Laiklik bu kadar Kur’an’i ve dini iken, maneviyatlara bu denli uygun iken, İslam’ın emirlerine ve mevcudiyetine bu denli yatkın iken, imanların hür olmasına bu kadar gayrete derken, dinin bekasını da temin ederken dine karşı ve hatta düşman gösterilmesi doğru değildir, dinen de büyük günahtır.
Bu yapılan oyun Türklüğü ve İslam’ı birbirine düşman etme oyunudur ve maalesef Ulu Önder Atatürk’ü de karalama gayretinin bir parçasıdır.
Atatürk’ü ve dini tanımayanların bu çukura düşmesi kaçınılmazdır ama azıcık ilim almışların bu hataya düşmemesi gerekir.
Çünkü laiklik İslam’ın teminatıdır.
Bunun en bariz örneği Ortadoğu’nun laik olmayan yönetimleridir ki tamamı rezil bir din yaşamakta, Kur’an’sız bir dini İslam sanmakta, kardeş kavgalarının önüne geçememekte, medeniyet üretememekte, akılla tanışamamaktadır. Bu ise dolar milyarderi prensler, milyar dolarlık düğünler, açlığa mahkûm halklar, çöpten yemek toplayan fakir ve mazlum halklar demektir.
Atatürk Cumhuriyeti modern ve laik yapısıyla bu yüzden dimdik ayaktadır, örnektir, Müslüman ve laik olmayı başarmışların ülkesidir, medeniyet yolunu akıl ile, ahiret yolunu Kur’an ile yürüyenlerin yurdudur.
Buradan da anlaşılır ki o ülkede laiklik yoksa dini Kur’an mihverinde tutacak teşkiller ve yasalar da yoktur, inançlar birbirine düşmandır ve kullar inançlarını hür vaziyette yaşayamazlar. Bu ise kulun hayatından da önce dinin salih ve selim olma vasfını yok eder, sahte ve çirkin, insan eli değmiş bir din icat eder, ortada din diye bir şey kalmaz. Kişilerin ve fetvaların (dolayısıyla fetva veren kişilerin) dini haline gelen İslam bu nedenle de Allah’ın dini olmaktan çıkar. Haksızlık ve adaletsizlikler sokaklarda kol gezer hale gelir. Kamu vicdanı yok olur, ülke, servetle şımarmış kişilerin borusunun öttüğü bir ilkel kabile halini alır. Yasaların dahi bir zaman sonra hükmü kalmaz, inançlar hobi seviyesine düşer, iman cephesi yok olur ve kardeş savaşları yaşanırken bundan en çok kar eden inanç düşmanları ve münafıklar olur.

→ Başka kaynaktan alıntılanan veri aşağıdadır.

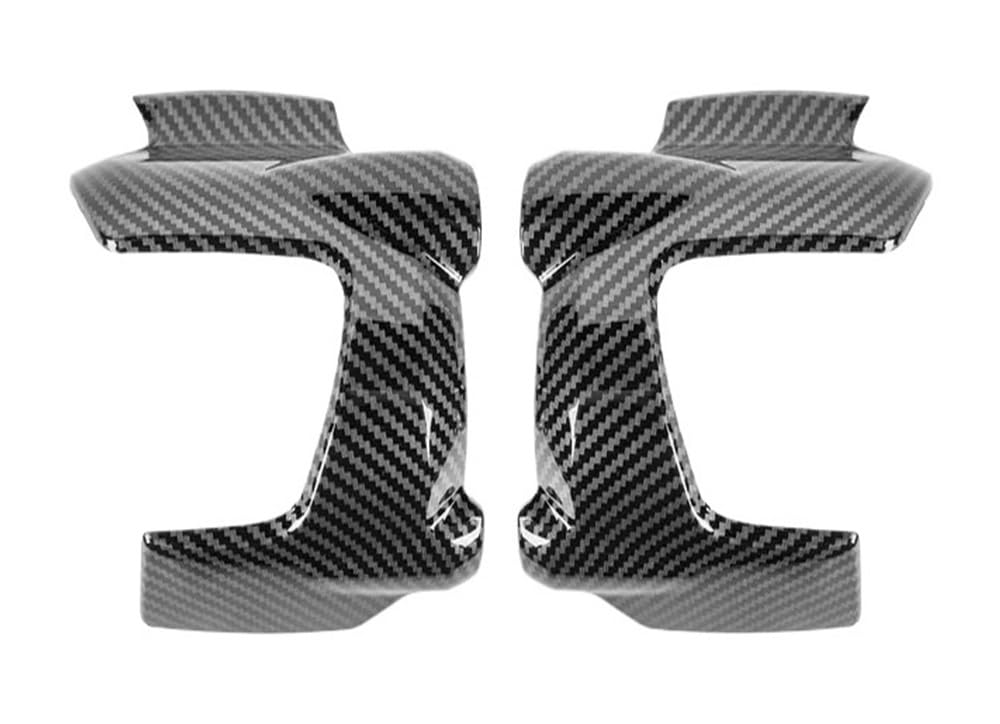 Motorrad Seitenverkleidung Seitenrahmenabdeckung Panel Board Für Speed ​​Twin 900 2023-2024 Motorradschutzverkleidung Zubehör Spoiler von BHOUTY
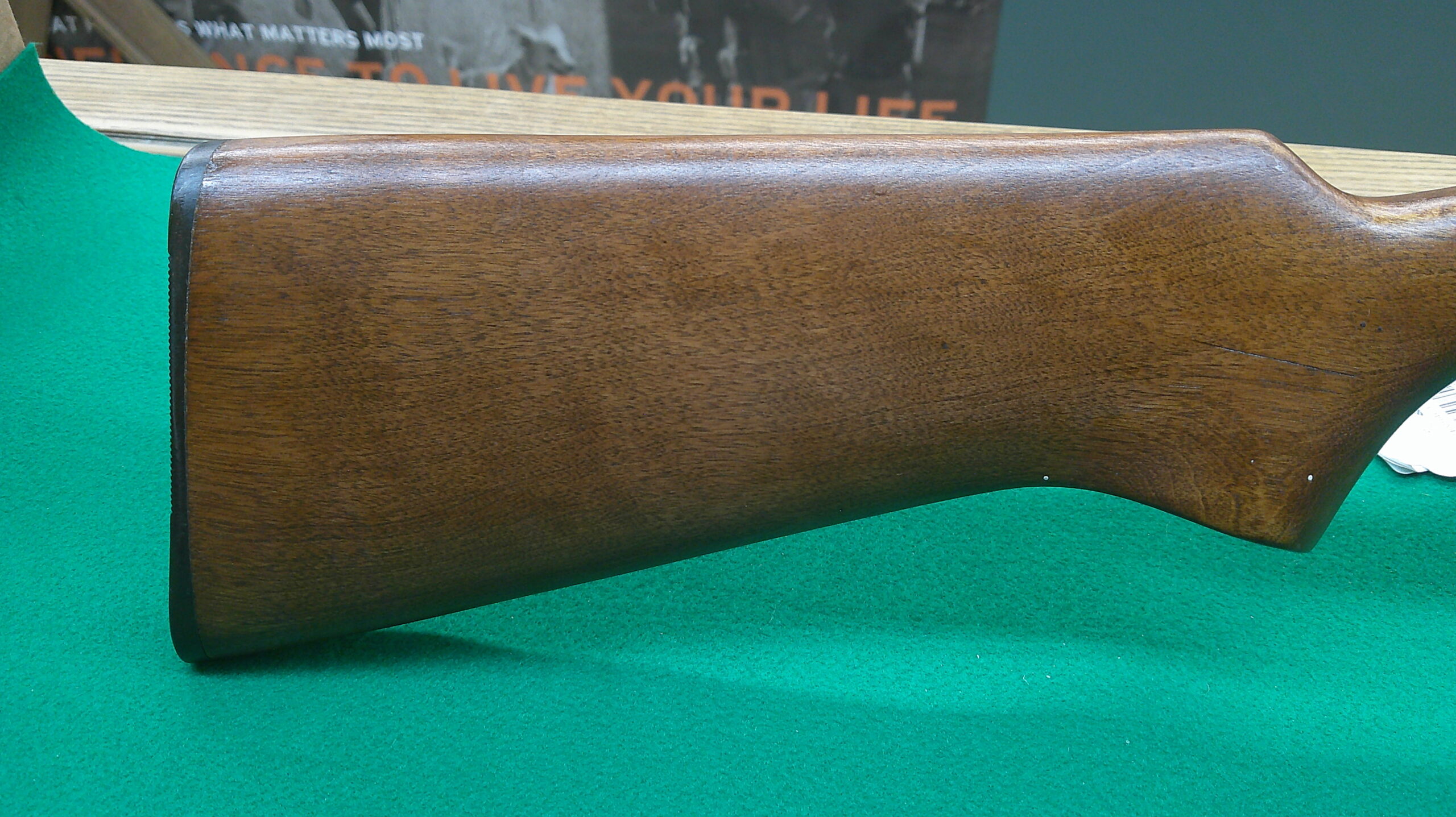 Used Stevens 94C 12Ga 30" Barrel - Image 2
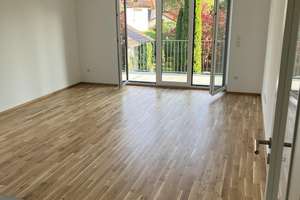 Wohnen zum Wohlfühlen: Moderne 3-Zimmer-Wohnung mit Balkon – Die vollständige Adresse der Immobilie erhältst du vom Anbieter., 85368 Moosburg an der Isar – Vorschaubild 2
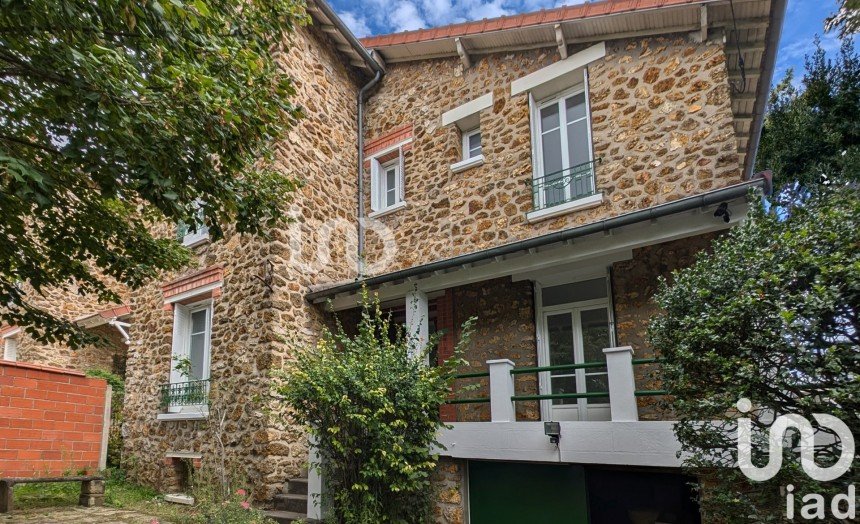 Maison 6 pièces de 120 m² à Savigny-sur-Orge (91600)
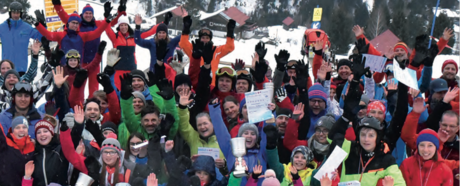 Unser NEUES PROGRAMMHEFT erscheint am 13.10.18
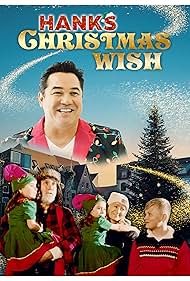 Watch Full Movie :Hanks Christmas Wish (2023)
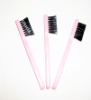 Wholesale eyebrow comb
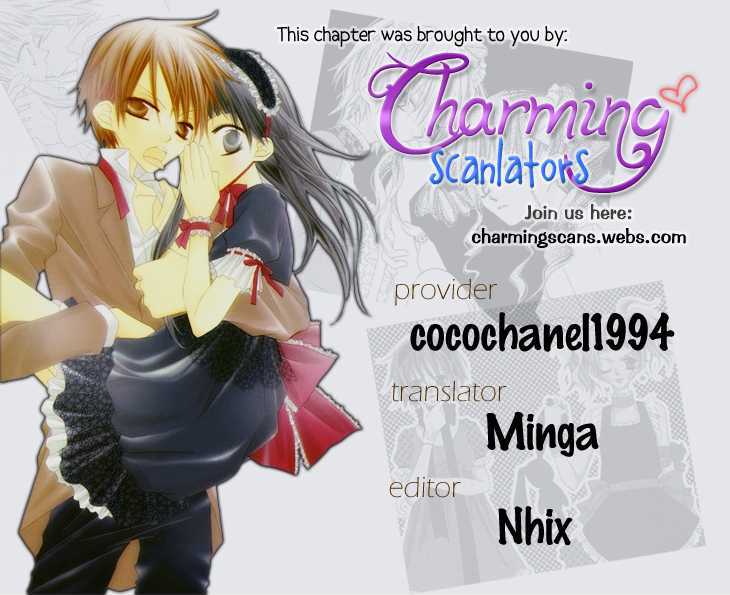 Charming Junkie Chapter 57 #31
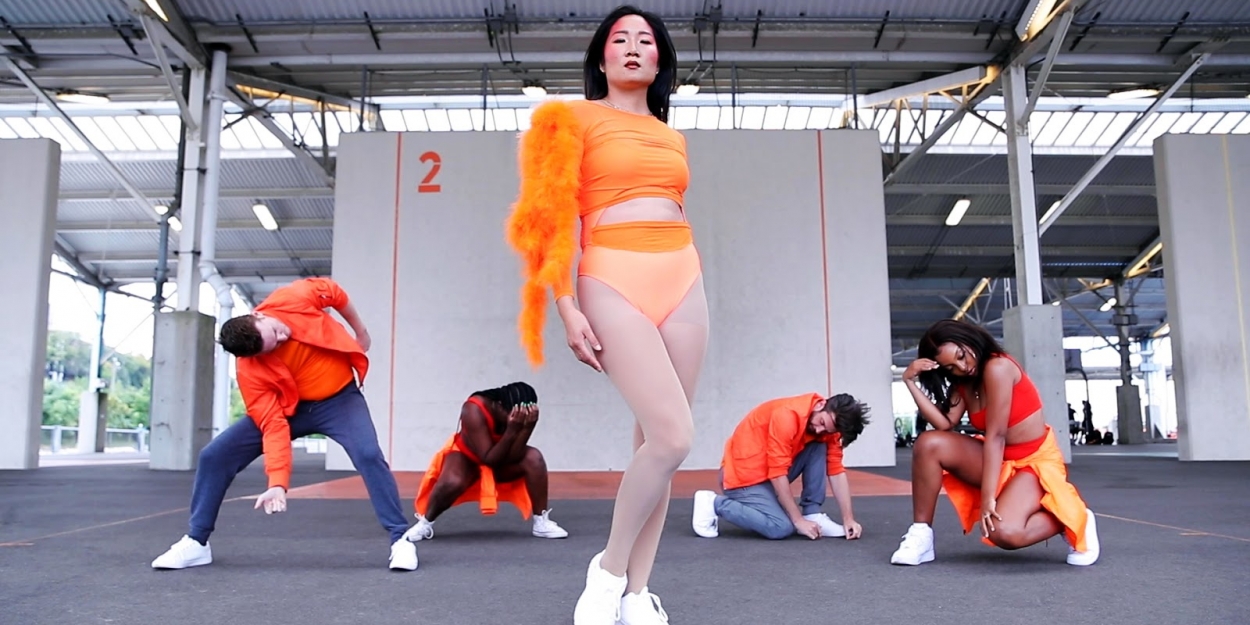 VIDEO: KAYE Debuts 'Little Poison' Video Video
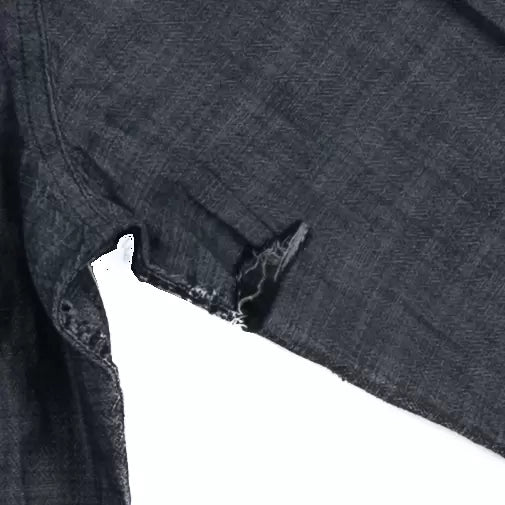 MChambray Lago Blue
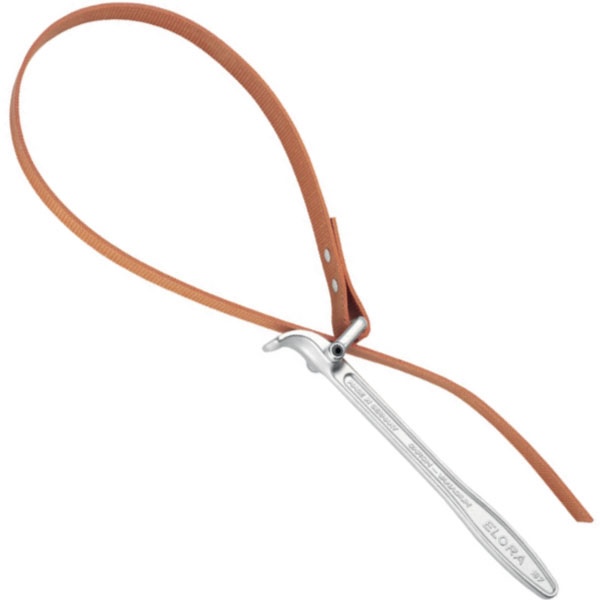 Cờ lê dây đai ELORA 187-280 dùng mở lọc dầu nhớt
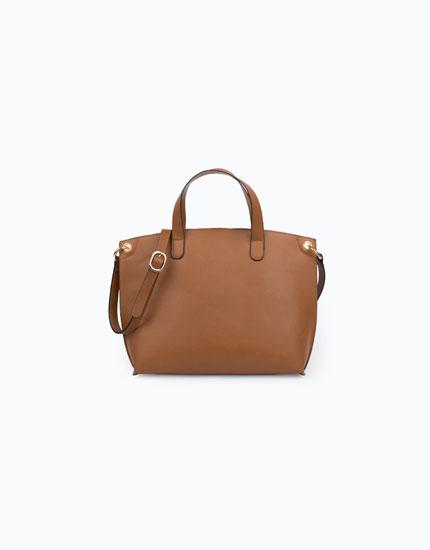 Bolso Shopper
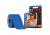 Kt Tape  Pre-cut Blue 893169002066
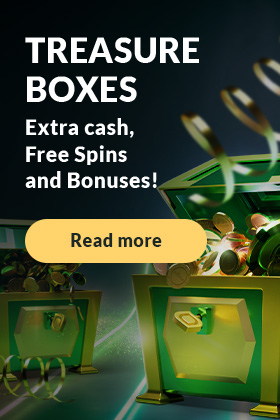 Lemon Casino welcome bonus — 100% up to 3000 PLN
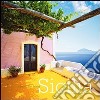 Sicilia. L'isola. Ediz. italiana e inglese libro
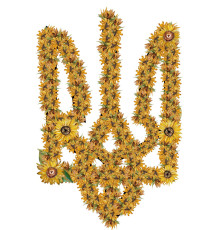 Наклейка ДП-133
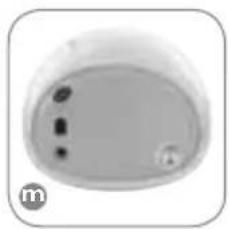 PHILIPS Avent SCF314 - Clean with a Damp Cloth when Necessary: - 4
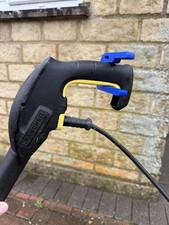 Hochdruckreiniger Griff Trigger Clip - passend für Kraftstoffpumpen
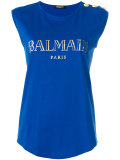 iconic logo top
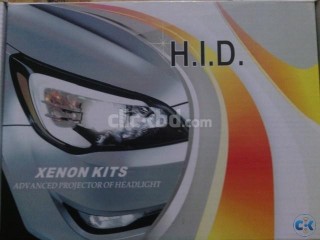 Kings HID Conversion Kit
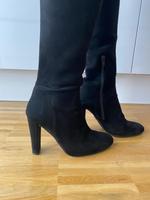 Overknee Stiefel Buffalo Hessen - Dietzenbach Vorschau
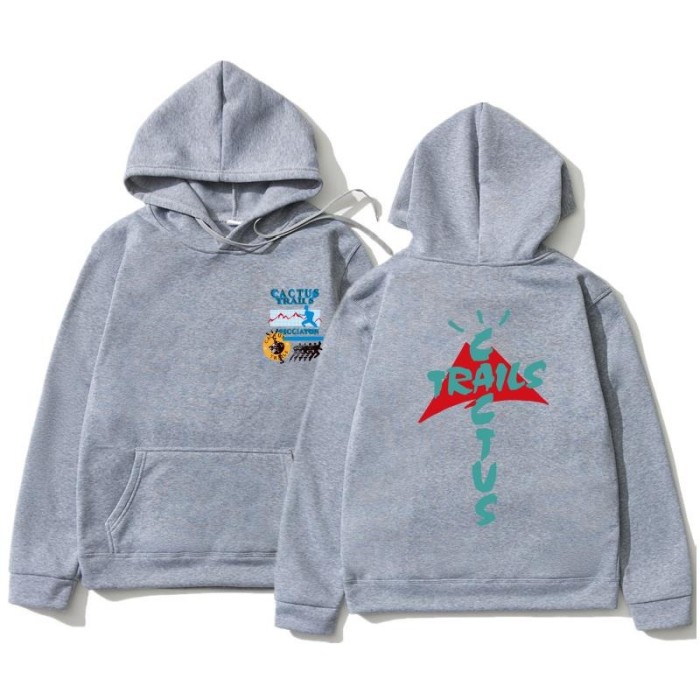 Travis Scott Cactus Jack Streetwear Hoodie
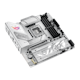 A small tile product image of ASUS ROG Strix B860-G Gaming WiFi LGA1851 mATX Desktop Motherboard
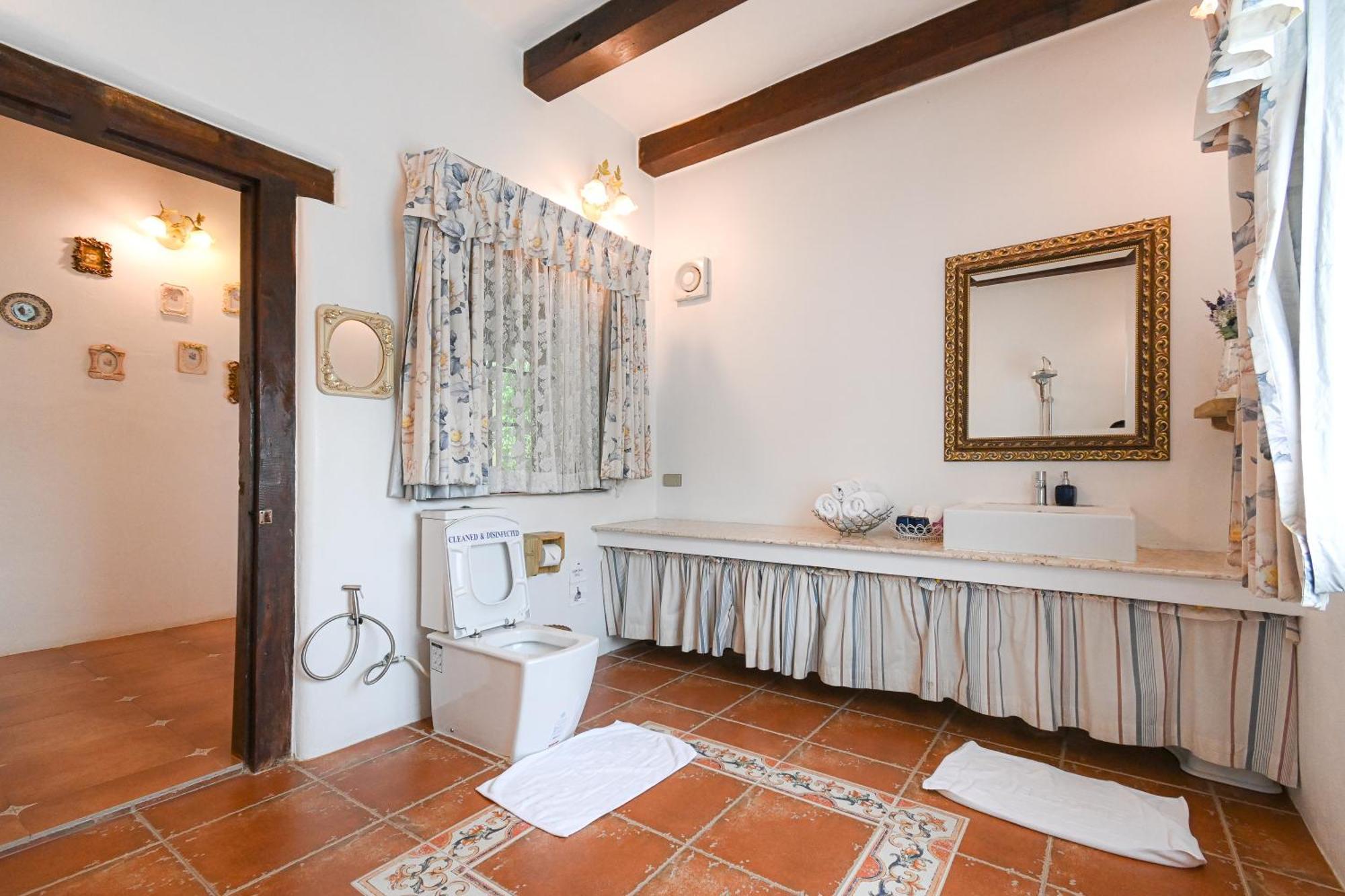 Swiss Valley Hip Resort Suan Phueng Chambre photo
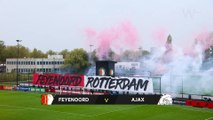 W-Sport Vrouwen Eredivisie Highlights Match Week 7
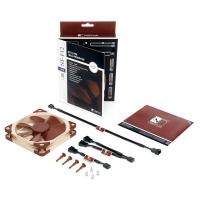 120mm-Case-Fans-Noctua-120mm-4-Pin-PWM-Fan-Brown-NF-F12-PWM-6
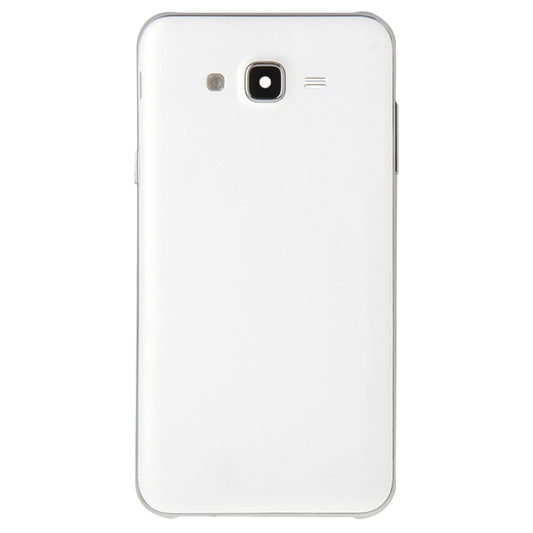 Cubierta completa para Galaxy J7 (bisel de m...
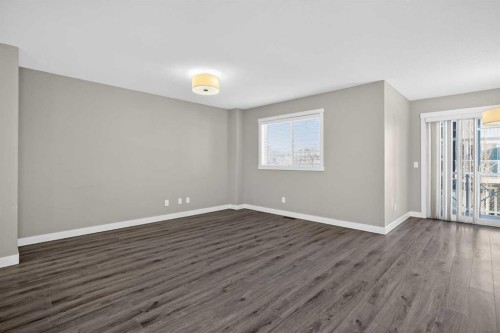 307 Skyview Ranch Grove Ne, Calgary, AB - Indoor Photo Showing Other Room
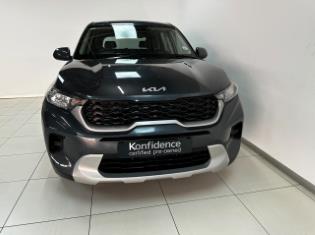 2022 Kia Sonet 1.5 LX for sale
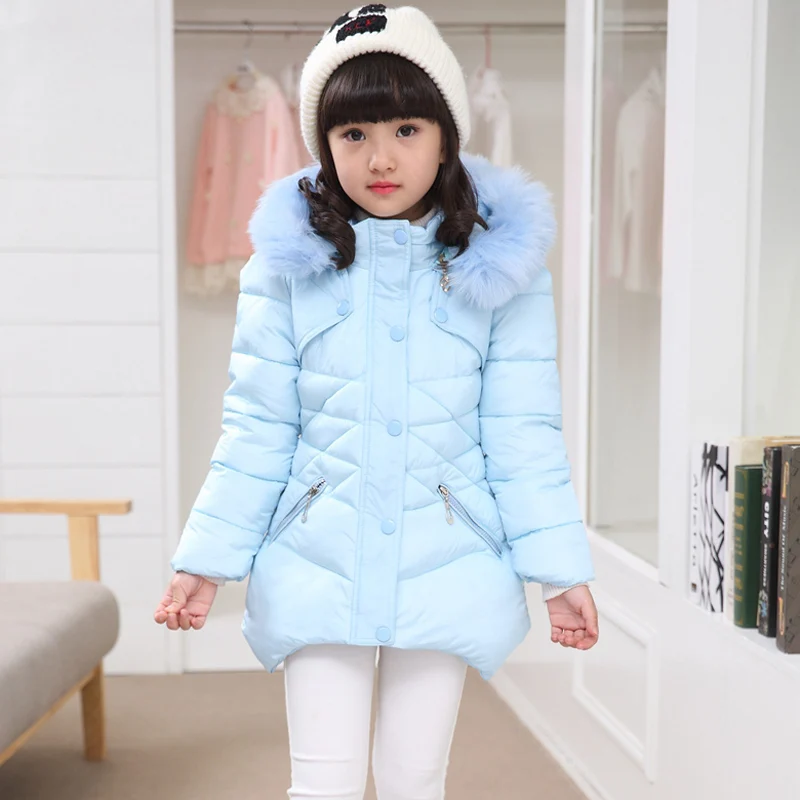 Years Old Girl 6 Winter Clothes 7 Long Cotton Coat 9 Big Children 8 Thick Princess Down Cotton Padded 12 Little Girl Keep Warm
Years Old Girl 6 Winter Clothes 7 Long Cotton Coat 9 Big Children 8 Thick Princess Down Cotton Padded 12 Little Girl Keep Warm
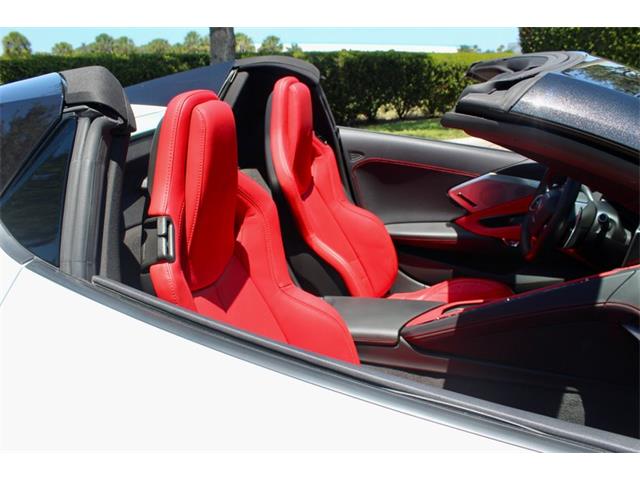 2022 Chevrolet Corvette Stingray (CC-2073200) for sale in Sarasota, Florida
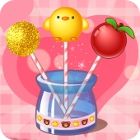 My Lovely Cake Pop jeu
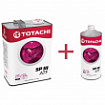 TOTACHI ATF SP III (4л.) + (1л)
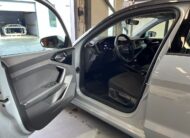A1 30 TFSI, mi-bras, chaleur miroir, capteur inverse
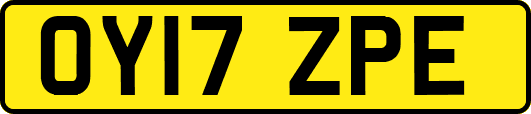 OY17ZPE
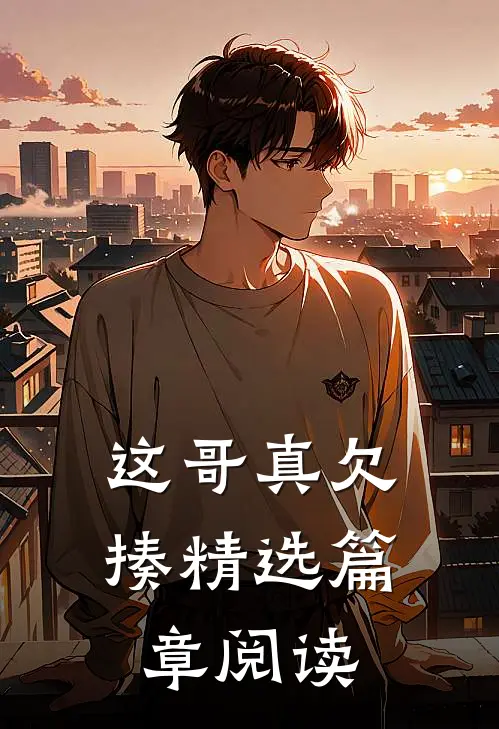 这哥真欠揍精选篇章阅读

O halde Atatürk ilkelerinin temeli laiklik aynı zamanda İslam’ın da teminatıdır.
Laiklikten uzak yaşamak ise; geçmiş hataların, acı günlerin, cehaletin tek sebebi olduğu gibi medeniyet yarışında geri kalmak gafletidir ve aynı zamanda İslam’ın yaban otları bürümüş bir tarlaya benzemesine sebeptir.
Kişilerin, toplumun ve devletlerin var olması, bekası, huzur ve refahı, dinin selametle ve hür yaşanabilmesi ancak laiklikle mümkündür ve laikliğe karşı çıkanlar ‘laiklikten doğan haklarını kullanarak’ dine ve Atatürkçülüğe düşmanlık edenlerdir.
Bu arada ahlaklı olmak laik ve dindar olmaktır.